READING PASSAGE:
Japan’s economic boom and Japan FSA response
Japan’s economy was booming … but Japan’s regulations (especially its fund private placement and licensing regimes) were still under development compared with Western regulatory regimes. 

Japan FSA realised it had to act.  

The increased business activity by foreign fund managers wanting to conduct business in Japan and with Japan investors rose to a threshold level of capturing Japan FSA’s attention. 

During that time, our GSC Japan Counsel confirmed that Japan FSA proactively undertook a hiring spree for bilingual Japanese-English lawyers from leading, world-renowned US/UK law schools. It recruited these lawyers under lucrative employment contracts to relocate to Japan and work for Japan FSA.  

Similarly, Japan FSA started cracking down on breaches of its financial services regulations by foreign institutions. Several foreign financial institutions were found to be in breach of Japan’s securities and licensing regulatory regime and were expelled from the country.  

For example, the expulsion of Citigroup Private Bank from Japan in 2004 (and earlier 1999 sanctions against other Citi affiliates resulting in Citigroup affiliate franchise losses) was the most dramatic of a string of failures among foreign firms that have too often misread the attitudes of Japanese investors and regulators.   

Powerful investor segment: Japan’s pension funds 
According to a 2018 survey by a leading global consultant of foreign investment by pension funds around the world, Japanese retirement assets at that time totalled ¥182 trillion ($1.2 trillion), making Japan’s pension industry one of the largest pension fund markets in the world.  

Japan’s pension funds face several challenges, including servicing the world’s oldest population, low interest rates and sustainability issues. Its pension funds need to diversify its investments in alpha generating opportunities, as the timeline for Japan Pension Funds’ Projected Benefits Obligation (PBO), or the total amount that a pension fund expects to pay to meet its future pension obligations benefits to retirees, is increasingly shorter and shorter.  

Japan’s government cannot afford to not protect its valued pension funds.  
 


Limited partnerships: “light touch” regulation in Japan  
Broadly speaking, in Japan, the structure of a fund manager’s fund determines which set of Japan regulatory regime applies:  

Japan’s “Investment Funds Law” (IFL) applies to funds in the form of corporates and trusts and Japan’s “New Act” applies to funds structured in the form of limited partnerships (LPs). The new act came into force in Japan in March 2016. 

One of the investment vehicle options offered to Japanese investors, including pension funds, is structured in the form of a limited partnership managed by a general partner (GP).

SOURCE DATA:
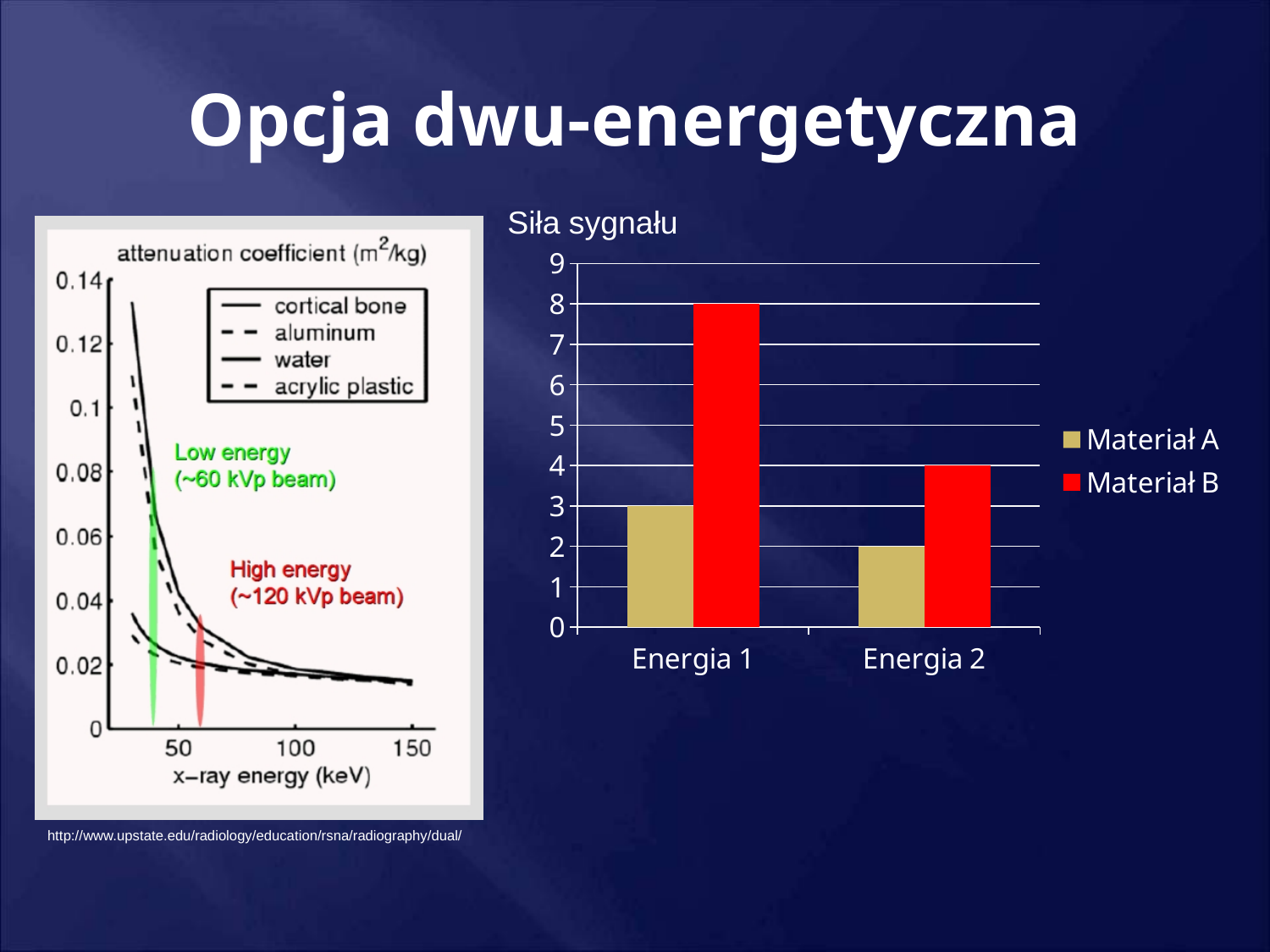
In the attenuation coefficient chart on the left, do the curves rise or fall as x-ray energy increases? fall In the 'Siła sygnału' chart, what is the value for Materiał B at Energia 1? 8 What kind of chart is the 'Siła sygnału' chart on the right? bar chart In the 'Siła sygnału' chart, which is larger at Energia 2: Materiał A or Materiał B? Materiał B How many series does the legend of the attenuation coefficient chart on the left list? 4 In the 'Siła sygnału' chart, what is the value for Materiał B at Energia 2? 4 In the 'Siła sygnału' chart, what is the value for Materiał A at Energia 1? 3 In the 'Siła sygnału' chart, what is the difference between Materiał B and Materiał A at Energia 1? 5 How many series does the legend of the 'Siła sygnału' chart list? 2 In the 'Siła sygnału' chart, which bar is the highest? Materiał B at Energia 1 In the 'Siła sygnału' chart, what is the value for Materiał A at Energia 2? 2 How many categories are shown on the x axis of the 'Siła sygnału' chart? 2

TASKS TO COMPLETE:
A. According to the passage on Japan's financial regulation, when did the New Act come into force in Japan?
B. Please reproduce part of the passage on Japan's financial regulation word for word: begin at the words "Japan’s pension funds face" and stop after "valued pension funds.".
C. Based on the passage on Japan's financial regulation, state whether each statement agrees with it, answering yes or no and quoting the words that decide it: (i) Citigroup Private Bank was expelled from Japan in 2004. (ii) The Investment Funds Law applies to funds structured as limited partnerships. (iii) A 2018 survey put Japanese retirement assets at ¥182 trillion.
Rely only on the passage on Japan's financial regulation.

SOLUTIONS TO THE PROBLEMS:
A. March 2016.

B.
Japan’s pension funds face several challenges, including servicing the world’s oldest population, low interest rates and sustainability issues. Its pension funds need to diversify its investments in alpha generating opportunities, as the timeline for Japan Pension Funds’ Projected Benefits Obligation (PBO), or the total amount that a pension fund expects to pay to meet its future pension obligations benefits to retirees, is increasingly shorter and shorter.  

Japan’s government cannot afford to not protect its valued pension funds.

C.
(i) Yes: "the expulsion of Citigroup Private Bank from Japan in 2004"
(ii) No: "Japan’s “New Act” applies to funds structured in the form of limited partnerships (LPs)"
(iii) Yes: "Japanese retirement assets at that time totalled ¥182 trillion ($1.2 trillion)"